Future of Web Single Sign On in KDE

Ben Cooksley bcooksley at kde.org
Sun Jul 17 10:54:27 BST 2022


Hi Community,

Over the past few months, I've been contemplating what we need from an
Identity replacement to meet the needs of our web services both now and
into the future - especially given the current condition of Identity.

This also involves evaluating whether this is something that truly needs to
be completely custom - or whether it can be something off the shelf.

As it is modern security best practice to not get people comfortable with
logging in using their credentials on any site, the new service must be
able to support this practice - with OAuth2 being the best placed in a
modern context to do so.

The list of requirements that results from this is:
- User profiles that contain a name and email address(es)
- Groups that users belong to, with the possibility of delegating
management to non-Sysadmins
- Support for strong 2FA methods (TOTP at a minimum, with U2F/FIDO2 being
preferred)
- Support for 'application passwords' to allow us to support systems that
cannot handle OAuth2 based authentication (such as SMTP)

On investigation most systems that are dedicated "identity providers" are
both very heavy, complex and don't meet our needs very well (usually
lacking self-service registration and password reset systems, as they're
designed for corporate use).
While they do tend to support other protocols for Identity Federation as
well (like SAML) those aren't necessary for our purposes and simply create
additional security risk.

We are already running a very capable and well supported bit of software
that can act as an OAuth2 provider (and ticks all the other above boxes)
and has pre-existing support available for most of the web software we run
though - Gitlab.

Given that reinventing the wheel is both expensive and risky (requiring
volunteer time to maintain, requiring us to keep on top of any security
issues in the underlying stack ourselves, etc) i'm very much in favour of
using something 'off the shelf'.
Additionally some of the software we may want to use in the future is very
likely to want to talk to Gitlab (to interact with issues, commit to
repositories on behalf of users, etc) which requires that application to
interface with Gitlab directly anyway.

I'd therefore like to move away from both Identity and MyKDE to Gitlab.
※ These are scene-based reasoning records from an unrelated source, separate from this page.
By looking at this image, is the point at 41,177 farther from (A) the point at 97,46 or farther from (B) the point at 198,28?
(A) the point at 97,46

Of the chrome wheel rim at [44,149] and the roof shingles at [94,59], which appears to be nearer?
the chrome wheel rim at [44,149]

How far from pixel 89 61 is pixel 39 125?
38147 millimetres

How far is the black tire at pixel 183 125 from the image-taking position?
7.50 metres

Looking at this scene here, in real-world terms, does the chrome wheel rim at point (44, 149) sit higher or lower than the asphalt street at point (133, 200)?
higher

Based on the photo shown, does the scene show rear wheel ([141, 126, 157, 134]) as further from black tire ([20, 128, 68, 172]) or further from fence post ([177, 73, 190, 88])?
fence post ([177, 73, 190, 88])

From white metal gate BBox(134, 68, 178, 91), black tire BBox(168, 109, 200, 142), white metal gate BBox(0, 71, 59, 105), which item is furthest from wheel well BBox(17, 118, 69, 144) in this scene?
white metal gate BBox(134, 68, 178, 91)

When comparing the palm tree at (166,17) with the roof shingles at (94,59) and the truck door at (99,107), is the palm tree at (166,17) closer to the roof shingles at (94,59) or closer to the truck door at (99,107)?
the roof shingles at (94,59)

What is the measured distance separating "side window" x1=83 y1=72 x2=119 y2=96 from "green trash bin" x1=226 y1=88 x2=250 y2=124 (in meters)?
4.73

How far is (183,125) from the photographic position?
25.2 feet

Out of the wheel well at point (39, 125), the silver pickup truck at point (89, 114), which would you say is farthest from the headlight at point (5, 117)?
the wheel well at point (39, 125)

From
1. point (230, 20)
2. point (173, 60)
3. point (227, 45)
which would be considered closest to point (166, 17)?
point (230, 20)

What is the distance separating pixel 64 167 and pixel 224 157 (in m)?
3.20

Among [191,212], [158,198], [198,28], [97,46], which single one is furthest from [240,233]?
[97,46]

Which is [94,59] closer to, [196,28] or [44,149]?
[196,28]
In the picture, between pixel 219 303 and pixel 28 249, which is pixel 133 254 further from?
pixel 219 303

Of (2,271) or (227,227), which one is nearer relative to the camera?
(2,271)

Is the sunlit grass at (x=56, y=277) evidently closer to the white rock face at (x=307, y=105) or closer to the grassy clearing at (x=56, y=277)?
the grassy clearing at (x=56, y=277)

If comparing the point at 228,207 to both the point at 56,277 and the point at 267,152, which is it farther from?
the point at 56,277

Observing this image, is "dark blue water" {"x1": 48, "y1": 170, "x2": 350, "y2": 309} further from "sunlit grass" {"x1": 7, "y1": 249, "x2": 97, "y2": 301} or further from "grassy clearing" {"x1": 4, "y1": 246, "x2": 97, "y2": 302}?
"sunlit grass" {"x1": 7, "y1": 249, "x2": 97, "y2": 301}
Because we are already populating most group information, as well as names
and email addresses in Gitlab the 'migration' of data part of the equation
is mostly completed already. When we finally 'cut the cord' and shutdown
Identity people would need to perform a password reset to regain access but
that would be the only point of pain. Those people who haven't logged into
Gitlab by the point we 'cut the cord' would have their information deleted
(unless they hold a Developer account or are an e.V. member in which case
we would provision an account for them with their data) as the information
would be considered to be information that is no longer required.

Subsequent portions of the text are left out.